= Task 1 =
For each statement (a), (b) and (c), state yes or no according to whether it agrees with the football league text, and quote the text's deciding words. (a) Receivers only needed one foot in bounds. (b) A trillion seconds is 31.7 years. (c) The players' pay was high.
= Task 2 =
Extend the football league text, starting after its final sentence.

= Source text =
⁂
Receivers only needed one foot in bounds
College football OT rules
There were others I can't remember. I thought the coinflip rules were fun back then but whatever.

There were also the experience changes
They pioneered the over-the-field cam
I liked that they had nicknames on the back

Shit was way more fun in that respect
 
One thing that was nice- none of the players were primadonnas. The pay wasn't high enough. Which also meant that some even knew this was their only chance. So it was kinda like college football vs. NFL. And it didn't take itself so serious to not have any fun. Unlike the NoFunLeague.

THis too, but can't fix that in the NFL :-)
 
A $billion? Shiiiiit - Musk wastes more than that on tweets before breakfast.

A million seconds is 11.5 days. A billion seconds is 31.7 years. A trillion seconds is 317 *centuries*. US billionaires are hoarding $3T. A new football league is exactly like an expansion NCAA team - just takes the right sponsor.
 
A $billion? Shiiiiit - Musk wastes more than that on tweets before breakfast.

A million seconds is 11.5 days. A billion seconds is 31.7 years. A trillion seconds is 317 *centuries*. US billionaires are hoarding $3T. A new football league is exactly like an expansion NCAA team - just takes the right sponsor.

Median American wealth is the height of the ridge of a Toblerone bar.

Jeff Bezos' wealth is the height of Mount Everest. Five times.

Eat the rich.
 
The arguments that this time they surely won't fail come off a lot like wishful thinking.
⁂
= Stored data =
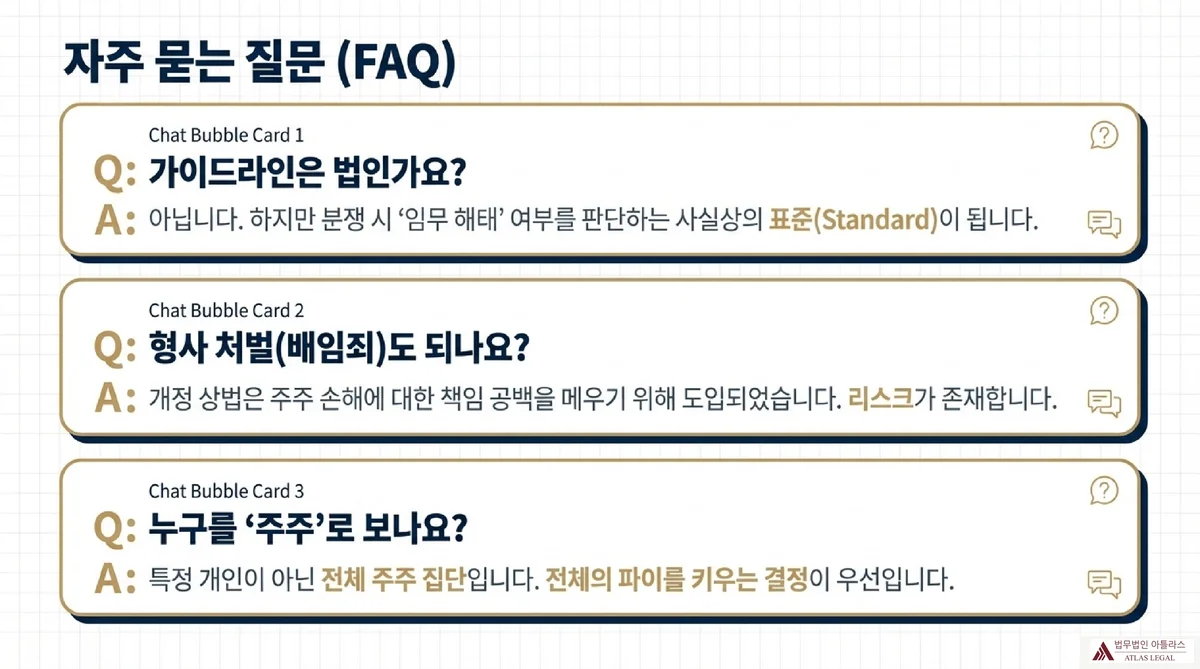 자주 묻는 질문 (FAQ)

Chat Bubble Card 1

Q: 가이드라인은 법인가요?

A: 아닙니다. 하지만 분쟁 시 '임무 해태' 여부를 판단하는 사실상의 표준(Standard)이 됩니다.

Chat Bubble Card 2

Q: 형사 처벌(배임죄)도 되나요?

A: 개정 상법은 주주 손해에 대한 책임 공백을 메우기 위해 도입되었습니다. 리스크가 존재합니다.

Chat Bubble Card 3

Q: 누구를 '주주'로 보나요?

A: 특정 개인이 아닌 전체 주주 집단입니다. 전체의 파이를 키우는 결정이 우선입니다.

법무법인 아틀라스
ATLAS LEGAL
⁂
= Response box 1 =
(a) Yes: "Receivers only needed one foot in bounds"
(b) No: "A trillion seconds is 317 *centuries*."
(c) No: "The pay wasn't high enough."

= Response box 2 =
For me, it's not so much will they fail- the odds are quite high that they will. But if they manage to lose $1B, that would either mean someone embezzled a lot of money or they were around for a lot longer than anyone projected they would be. And to complain that this is some kind of colossal waste of money- this is going to pay a few hundred people a decent salary in a country were burning $1B to put back into the economy would be a great thing.

Essentially, why are people so upset about this?

We really NEED billionaires to put money back into the economy, and in this method, at least people are going to be entertained.
 
For me, it's not so much will they fail- the odds are quite high that they will. But if they manage to lose $1B, that would either mean someone embezzled a lot of money or they were around for a lot longer than anyone projected they would be. And to complain that this is some kind of colossal waste of money- this is going to pay a few hundred people a decent salary in a country were burning $1B to put back into the economy would be a great thing.

Essentially, why are people so upset about this?

We really NEED billionaires to put money back into the economy, and in this method, at least people are going to be entertained.

I can think of a lot better ways to inject $1B into the economy than trying to start another professional football league. I'm also not upset about it - more like amused.